> YOUR GOAL:
Among the records that follow, count the lines where "Vietnam" appears, and state the count by itself.

> MATERIAL SHOWN:
======

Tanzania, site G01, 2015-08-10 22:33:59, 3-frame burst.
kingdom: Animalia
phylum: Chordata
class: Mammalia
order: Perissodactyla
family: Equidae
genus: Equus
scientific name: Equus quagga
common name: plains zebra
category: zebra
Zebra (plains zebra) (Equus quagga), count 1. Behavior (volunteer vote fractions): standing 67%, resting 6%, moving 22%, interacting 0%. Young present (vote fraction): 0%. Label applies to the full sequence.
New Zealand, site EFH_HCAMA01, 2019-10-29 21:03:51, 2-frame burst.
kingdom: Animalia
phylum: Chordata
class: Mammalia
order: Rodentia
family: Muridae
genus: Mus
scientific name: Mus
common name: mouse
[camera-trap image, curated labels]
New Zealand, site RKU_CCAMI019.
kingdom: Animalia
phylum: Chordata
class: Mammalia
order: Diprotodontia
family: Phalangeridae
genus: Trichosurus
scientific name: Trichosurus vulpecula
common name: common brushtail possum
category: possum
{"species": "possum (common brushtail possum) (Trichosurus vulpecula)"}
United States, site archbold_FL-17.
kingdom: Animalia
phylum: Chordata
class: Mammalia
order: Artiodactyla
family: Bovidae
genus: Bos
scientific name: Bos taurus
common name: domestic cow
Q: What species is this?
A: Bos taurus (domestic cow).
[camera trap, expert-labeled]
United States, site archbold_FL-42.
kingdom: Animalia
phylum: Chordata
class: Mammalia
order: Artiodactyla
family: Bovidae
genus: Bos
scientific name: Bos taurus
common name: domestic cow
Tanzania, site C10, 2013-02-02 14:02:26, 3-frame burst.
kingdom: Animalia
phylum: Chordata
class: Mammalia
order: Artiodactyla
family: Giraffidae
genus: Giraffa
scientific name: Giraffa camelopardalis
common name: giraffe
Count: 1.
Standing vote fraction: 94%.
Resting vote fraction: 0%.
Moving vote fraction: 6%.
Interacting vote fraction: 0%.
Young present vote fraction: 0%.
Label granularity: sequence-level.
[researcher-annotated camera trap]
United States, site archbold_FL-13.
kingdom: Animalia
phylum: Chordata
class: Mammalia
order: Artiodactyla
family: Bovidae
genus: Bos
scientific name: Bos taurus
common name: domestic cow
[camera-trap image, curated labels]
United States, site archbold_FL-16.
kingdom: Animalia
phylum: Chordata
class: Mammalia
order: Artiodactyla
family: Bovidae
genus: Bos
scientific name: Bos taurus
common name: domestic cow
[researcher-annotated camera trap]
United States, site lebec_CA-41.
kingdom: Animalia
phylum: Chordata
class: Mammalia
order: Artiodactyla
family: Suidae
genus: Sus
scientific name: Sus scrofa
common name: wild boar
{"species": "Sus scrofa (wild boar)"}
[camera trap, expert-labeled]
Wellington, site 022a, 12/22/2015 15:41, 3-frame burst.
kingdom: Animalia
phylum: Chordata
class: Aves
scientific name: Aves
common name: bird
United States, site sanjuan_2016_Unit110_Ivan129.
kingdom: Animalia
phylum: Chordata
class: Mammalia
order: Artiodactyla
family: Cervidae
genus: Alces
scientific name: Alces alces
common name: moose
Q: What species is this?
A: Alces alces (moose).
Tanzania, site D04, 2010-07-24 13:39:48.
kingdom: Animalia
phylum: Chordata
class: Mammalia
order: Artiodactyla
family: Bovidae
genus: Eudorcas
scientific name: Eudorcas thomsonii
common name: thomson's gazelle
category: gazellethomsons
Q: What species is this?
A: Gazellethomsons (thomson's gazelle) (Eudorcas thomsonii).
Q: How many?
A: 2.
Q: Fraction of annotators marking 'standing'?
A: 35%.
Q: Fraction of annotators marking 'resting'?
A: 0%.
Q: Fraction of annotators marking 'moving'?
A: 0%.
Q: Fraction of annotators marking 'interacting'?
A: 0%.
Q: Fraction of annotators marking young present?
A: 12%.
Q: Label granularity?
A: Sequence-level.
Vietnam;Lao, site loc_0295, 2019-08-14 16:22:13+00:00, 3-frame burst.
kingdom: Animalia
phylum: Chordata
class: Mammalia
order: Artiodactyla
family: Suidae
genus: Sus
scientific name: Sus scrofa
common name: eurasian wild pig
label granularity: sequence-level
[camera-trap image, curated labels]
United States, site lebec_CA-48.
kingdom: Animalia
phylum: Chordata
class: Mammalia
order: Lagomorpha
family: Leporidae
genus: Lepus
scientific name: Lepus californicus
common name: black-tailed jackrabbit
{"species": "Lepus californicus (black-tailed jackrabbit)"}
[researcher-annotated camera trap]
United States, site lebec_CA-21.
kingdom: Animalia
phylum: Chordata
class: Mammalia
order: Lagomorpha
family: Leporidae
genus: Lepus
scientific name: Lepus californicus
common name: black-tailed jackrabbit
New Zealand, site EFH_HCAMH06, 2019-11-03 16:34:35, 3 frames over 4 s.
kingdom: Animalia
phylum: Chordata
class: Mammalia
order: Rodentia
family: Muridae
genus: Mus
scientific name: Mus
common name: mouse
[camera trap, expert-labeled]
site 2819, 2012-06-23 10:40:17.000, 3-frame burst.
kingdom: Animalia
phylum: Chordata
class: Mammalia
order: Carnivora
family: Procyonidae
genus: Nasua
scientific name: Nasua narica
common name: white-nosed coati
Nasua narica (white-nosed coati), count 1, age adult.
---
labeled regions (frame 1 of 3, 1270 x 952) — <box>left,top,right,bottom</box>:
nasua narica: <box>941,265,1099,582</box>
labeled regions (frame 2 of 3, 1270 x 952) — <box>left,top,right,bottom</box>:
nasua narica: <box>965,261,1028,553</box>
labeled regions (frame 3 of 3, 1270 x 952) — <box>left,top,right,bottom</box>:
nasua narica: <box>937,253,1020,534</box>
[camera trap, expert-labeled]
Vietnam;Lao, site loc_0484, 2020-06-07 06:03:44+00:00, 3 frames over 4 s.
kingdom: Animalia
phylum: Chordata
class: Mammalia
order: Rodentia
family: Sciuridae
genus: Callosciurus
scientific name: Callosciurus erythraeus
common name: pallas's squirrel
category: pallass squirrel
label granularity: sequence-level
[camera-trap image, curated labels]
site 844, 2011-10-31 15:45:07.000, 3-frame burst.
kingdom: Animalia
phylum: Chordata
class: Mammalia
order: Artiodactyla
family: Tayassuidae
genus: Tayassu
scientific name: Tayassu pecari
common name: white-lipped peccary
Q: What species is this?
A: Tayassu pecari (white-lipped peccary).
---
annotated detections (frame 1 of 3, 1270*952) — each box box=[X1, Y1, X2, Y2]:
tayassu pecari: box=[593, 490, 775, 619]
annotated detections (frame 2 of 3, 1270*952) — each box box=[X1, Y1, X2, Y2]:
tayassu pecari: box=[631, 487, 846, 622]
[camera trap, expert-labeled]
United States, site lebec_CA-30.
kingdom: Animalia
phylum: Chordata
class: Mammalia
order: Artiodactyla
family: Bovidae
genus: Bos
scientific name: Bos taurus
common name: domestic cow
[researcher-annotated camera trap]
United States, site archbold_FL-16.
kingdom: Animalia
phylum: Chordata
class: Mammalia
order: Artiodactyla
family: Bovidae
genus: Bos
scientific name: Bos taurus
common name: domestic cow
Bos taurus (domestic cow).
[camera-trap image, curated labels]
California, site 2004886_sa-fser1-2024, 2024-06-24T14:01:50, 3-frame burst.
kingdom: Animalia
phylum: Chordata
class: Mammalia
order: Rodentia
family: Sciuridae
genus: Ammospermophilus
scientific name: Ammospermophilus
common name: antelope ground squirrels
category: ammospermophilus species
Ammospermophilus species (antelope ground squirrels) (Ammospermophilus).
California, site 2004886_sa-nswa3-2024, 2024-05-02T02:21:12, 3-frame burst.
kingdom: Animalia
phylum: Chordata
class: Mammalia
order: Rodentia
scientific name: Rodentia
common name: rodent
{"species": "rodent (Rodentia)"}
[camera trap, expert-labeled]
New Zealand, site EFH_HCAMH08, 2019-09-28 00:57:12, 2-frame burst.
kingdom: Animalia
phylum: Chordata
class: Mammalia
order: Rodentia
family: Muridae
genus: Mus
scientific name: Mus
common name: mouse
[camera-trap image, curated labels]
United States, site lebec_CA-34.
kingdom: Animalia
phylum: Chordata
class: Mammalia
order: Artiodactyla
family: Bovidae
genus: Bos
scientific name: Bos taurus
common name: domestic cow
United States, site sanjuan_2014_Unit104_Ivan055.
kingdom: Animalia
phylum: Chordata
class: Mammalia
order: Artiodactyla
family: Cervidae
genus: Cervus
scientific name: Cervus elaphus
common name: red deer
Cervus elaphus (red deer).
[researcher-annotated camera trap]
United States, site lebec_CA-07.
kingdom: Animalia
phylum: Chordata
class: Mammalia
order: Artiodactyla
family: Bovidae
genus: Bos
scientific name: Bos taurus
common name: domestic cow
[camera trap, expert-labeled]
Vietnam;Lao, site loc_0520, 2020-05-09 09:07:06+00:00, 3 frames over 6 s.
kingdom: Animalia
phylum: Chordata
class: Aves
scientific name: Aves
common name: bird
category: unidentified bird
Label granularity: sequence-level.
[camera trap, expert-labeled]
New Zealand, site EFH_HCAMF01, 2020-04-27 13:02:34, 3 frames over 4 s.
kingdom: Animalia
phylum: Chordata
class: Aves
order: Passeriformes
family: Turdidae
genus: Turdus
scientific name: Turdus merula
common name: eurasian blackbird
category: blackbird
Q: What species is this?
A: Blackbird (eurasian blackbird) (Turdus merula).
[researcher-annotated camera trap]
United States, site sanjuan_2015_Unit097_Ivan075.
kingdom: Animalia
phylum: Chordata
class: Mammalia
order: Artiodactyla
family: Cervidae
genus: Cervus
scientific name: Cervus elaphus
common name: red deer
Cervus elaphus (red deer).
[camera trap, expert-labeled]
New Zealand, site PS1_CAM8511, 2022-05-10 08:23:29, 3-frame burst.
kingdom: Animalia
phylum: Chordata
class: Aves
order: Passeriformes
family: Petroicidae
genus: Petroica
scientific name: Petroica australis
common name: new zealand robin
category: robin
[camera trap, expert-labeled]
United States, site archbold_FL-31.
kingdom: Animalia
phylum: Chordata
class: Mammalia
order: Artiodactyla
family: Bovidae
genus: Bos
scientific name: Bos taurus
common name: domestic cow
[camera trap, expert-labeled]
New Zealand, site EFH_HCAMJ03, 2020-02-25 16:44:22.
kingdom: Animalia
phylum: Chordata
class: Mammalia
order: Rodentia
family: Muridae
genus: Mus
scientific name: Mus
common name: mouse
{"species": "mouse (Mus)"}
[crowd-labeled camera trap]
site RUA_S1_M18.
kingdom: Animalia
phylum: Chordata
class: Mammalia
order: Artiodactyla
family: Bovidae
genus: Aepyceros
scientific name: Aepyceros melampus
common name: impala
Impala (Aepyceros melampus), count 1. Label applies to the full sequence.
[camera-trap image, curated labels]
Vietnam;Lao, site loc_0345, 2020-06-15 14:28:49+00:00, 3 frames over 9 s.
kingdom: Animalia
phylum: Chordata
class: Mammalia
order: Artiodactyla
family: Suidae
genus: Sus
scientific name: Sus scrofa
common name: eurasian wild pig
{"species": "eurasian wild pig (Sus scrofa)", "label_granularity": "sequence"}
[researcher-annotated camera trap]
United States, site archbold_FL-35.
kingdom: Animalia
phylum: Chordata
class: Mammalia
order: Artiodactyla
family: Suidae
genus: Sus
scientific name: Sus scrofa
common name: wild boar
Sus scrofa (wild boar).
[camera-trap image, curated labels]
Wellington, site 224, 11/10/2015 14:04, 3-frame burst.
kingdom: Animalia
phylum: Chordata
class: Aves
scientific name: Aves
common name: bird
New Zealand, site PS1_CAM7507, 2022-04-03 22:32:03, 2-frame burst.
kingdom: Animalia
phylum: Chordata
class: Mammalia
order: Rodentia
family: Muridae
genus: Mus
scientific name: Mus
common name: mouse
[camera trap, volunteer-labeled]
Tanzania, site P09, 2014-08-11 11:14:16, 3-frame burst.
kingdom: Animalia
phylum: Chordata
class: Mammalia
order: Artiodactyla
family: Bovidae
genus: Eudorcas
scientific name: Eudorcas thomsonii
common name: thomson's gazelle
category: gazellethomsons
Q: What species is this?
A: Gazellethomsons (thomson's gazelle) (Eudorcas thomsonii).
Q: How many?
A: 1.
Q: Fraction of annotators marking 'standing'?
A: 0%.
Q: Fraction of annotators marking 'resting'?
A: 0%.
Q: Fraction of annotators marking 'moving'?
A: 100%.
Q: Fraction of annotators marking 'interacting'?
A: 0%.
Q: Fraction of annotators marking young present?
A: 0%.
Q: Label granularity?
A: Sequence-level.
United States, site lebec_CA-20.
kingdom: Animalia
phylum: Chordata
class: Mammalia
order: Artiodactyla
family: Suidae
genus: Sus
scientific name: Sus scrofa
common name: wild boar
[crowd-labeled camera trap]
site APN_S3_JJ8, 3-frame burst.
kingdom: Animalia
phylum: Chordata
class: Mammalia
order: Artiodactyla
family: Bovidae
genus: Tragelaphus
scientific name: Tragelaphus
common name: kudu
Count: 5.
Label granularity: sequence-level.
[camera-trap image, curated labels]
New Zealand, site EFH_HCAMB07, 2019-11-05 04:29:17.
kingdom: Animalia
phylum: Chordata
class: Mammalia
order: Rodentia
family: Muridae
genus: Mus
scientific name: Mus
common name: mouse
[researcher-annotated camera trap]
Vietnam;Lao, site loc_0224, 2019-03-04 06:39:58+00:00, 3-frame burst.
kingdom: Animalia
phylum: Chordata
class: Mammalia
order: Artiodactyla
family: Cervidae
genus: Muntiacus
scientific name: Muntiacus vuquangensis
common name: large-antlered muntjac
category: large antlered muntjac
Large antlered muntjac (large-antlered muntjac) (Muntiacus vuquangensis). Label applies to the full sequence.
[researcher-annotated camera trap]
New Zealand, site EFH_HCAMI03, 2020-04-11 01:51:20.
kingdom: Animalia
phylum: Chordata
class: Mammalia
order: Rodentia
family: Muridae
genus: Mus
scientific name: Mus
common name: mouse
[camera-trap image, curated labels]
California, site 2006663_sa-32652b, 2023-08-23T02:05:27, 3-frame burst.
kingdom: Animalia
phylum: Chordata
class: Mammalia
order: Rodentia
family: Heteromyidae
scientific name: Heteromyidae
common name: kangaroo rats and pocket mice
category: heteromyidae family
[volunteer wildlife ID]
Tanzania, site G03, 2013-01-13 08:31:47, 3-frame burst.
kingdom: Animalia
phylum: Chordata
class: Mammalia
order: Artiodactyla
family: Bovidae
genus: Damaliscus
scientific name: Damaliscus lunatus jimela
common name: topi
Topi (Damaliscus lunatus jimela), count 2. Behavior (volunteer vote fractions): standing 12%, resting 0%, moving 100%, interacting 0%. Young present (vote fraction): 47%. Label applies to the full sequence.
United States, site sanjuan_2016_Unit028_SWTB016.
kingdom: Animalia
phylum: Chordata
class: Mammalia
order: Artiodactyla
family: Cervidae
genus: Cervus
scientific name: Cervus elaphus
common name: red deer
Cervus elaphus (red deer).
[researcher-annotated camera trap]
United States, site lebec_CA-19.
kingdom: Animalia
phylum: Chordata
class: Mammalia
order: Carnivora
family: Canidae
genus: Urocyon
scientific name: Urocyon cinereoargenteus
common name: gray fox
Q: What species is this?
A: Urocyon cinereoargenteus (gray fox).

======

> RESPONSE TO THE TASK:
5